-- BEGIN The input --

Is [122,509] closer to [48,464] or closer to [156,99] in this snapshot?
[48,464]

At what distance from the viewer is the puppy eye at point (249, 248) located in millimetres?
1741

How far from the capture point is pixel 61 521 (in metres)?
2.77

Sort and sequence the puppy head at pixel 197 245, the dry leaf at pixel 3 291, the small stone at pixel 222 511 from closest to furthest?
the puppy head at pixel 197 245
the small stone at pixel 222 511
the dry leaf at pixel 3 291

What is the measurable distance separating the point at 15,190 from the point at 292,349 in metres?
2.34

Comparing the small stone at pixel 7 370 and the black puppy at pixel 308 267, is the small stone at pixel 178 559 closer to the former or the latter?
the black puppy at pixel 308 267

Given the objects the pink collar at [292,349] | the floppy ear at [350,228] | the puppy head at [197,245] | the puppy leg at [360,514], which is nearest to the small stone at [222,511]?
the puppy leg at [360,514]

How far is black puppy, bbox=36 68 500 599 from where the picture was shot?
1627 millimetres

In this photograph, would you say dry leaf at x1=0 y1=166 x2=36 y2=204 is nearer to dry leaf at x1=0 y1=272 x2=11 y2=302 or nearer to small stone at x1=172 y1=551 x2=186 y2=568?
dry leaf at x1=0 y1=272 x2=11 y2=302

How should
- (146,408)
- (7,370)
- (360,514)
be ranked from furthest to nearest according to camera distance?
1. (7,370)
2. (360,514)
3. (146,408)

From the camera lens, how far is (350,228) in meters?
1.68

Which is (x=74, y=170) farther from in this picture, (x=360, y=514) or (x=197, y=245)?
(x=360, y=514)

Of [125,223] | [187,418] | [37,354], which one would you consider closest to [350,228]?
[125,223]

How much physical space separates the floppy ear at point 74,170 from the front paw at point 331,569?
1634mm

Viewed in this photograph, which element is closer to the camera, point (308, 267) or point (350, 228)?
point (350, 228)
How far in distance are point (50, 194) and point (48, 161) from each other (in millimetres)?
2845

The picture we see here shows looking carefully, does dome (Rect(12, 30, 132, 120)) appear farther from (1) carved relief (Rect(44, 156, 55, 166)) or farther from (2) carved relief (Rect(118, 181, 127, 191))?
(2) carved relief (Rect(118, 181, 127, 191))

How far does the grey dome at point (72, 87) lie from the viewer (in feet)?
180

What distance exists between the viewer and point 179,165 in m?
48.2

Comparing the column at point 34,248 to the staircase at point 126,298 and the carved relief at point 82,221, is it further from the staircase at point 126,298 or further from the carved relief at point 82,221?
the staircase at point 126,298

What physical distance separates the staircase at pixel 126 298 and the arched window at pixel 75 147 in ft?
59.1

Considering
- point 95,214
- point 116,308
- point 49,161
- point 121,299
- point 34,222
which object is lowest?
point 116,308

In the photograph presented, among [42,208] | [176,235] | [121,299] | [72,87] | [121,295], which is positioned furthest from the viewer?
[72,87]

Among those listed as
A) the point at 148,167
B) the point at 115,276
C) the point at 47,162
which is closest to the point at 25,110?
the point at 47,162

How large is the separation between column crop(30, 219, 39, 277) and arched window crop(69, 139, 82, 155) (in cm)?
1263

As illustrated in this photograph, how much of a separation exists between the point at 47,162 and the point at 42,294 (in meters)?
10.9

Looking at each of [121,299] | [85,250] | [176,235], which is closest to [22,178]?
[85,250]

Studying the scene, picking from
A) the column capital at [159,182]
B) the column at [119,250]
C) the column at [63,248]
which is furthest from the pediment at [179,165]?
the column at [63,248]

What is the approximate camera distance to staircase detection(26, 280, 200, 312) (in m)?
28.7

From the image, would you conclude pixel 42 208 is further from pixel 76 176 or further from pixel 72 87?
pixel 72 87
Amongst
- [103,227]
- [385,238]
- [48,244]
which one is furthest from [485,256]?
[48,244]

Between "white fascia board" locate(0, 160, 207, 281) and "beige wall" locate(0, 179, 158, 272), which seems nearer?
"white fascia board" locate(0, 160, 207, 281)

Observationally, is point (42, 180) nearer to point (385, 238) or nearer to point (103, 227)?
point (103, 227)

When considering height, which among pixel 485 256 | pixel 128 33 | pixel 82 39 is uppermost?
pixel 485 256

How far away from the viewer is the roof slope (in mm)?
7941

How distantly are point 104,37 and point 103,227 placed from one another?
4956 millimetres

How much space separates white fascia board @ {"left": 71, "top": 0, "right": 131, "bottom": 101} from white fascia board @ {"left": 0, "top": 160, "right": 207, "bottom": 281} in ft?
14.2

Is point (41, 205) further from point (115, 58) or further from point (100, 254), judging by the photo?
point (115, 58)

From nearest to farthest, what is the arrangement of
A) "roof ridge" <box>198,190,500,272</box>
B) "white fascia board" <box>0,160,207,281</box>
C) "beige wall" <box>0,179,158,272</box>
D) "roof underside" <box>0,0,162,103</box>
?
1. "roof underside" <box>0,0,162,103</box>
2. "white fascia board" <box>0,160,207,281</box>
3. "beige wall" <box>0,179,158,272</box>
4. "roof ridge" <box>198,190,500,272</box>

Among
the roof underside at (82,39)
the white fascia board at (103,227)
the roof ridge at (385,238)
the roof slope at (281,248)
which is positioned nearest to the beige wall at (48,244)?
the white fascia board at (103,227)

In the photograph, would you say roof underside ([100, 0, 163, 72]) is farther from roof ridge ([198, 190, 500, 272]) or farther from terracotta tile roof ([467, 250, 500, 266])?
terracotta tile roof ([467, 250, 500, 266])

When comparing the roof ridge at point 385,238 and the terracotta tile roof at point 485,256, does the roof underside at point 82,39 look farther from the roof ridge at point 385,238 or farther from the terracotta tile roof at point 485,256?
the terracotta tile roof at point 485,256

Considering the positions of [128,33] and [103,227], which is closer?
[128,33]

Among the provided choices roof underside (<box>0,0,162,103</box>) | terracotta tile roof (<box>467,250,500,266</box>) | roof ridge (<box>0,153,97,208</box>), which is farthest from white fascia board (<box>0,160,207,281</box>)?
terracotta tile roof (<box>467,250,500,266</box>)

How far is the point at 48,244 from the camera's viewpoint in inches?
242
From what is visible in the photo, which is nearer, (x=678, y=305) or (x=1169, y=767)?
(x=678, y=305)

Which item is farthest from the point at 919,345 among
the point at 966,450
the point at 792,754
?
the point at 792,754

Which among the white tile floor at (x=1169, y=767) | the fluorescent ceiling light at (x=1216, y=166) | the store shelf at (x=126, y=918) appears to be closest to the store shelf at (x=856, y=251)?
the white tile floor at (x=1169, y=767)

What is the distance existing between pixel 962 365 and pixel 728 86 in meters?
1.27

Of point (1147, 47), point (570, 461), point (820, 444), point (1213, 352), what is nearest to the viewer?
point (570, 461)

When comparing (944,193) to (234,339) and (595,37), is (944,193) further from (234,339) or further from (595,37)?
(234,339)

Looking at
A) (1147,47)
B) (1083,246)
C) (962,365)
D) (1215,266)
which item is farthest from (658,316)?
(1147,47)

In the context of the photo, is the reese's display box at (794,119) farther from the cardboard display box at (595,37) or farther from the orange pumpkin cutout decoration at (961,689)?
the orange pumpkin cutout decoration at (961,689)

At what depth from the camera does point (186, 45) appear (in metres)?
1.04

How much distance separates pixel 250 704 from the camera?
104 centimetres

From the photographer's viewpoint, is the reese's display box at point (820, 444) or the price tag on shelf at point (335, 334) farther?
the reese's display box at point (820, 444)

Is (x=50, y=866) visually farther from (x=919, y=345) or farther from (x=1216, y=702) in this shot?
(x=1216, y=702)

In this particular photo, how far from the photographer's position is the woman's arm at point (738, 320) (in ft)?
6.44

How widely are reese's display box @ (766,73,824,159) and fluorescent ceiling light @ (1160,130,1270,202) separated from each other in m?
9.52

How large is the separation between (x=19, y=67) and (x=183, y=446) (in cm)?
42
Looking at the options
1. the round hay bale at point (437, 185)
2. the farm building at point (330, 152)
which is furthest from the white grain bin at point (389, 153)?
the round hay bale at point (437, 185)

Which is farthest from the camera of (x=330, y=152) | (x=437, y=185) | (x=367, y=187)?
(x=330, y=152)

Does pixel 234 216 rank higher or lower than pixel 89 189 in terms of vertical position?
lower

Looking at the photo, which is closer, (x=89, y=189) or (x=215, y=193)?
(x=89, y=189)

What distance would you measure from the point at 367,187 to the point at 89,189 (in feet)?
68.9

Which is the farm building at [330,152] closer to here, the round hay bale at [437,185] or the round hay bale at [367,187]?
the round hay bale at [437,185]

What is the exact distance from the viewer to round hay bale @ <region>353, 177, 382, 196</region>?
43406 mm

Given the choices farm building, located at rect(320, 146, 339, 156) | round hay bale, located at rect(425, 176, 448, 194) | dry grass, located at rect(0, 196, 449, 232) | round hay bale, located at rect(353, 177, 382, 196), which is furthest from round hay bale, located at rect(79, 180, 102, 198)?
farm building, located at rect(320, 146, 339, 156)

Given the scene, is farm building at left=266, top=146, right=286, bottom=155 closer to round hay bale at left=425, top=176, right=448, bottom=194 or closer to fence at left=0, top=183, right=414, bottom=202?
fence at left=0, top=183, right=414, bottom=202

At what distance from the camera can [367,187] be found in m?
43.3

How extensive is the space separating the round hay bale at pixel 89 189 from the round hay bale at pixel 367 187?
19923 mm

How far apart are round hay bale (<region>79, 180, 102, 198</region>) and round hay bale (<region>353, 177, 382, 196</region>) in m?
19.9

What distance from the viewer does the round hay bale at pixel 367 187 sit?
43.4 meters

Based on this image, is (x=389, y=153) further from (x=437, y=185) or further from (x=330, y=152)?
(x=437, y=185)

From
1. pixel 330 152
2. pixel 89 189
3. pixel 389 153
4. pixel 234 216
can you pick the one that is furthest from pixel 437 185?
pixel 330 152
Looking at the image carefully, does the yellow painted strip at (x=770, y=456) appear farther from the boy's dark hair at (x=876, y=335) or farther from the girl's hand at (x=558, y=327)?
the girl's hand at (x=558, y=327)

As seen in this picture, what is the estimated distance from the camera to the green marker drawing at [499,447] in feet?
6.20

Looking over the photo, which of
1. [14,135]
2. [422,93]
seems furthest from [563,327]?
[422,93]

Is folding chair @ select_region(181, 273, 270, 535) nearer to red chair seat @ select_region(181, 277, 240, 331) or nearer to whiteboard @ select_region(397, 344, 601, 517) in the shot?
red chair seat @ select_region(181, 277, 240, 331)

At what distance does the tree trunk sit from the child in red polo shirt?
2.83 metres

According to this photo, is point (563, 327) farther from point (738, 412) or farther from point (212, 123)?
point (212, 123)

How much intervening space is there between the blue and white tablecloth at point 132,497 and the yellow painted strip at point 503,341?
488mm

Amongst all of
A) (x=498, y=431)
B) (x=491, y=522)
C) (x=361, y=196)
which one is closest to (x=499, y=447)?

-- END The input --

= Directions =
Copy out the lines of the material above verbatim, from the line containing "Given the objects" through the line containing "1627 millimetres", including both of those lines.

= Task response =
Given the objects the pink collar at [292,349] | the floppy ear at [350,228] | the puppy head at [197,245] | the puppy leg at [360,514], which is nearest to the small stone at [222,511]?
the puppy leg at [360,514]

How far is black puppy, bbox=36 68 500 599 from where the picture was shot?
1627 millimetres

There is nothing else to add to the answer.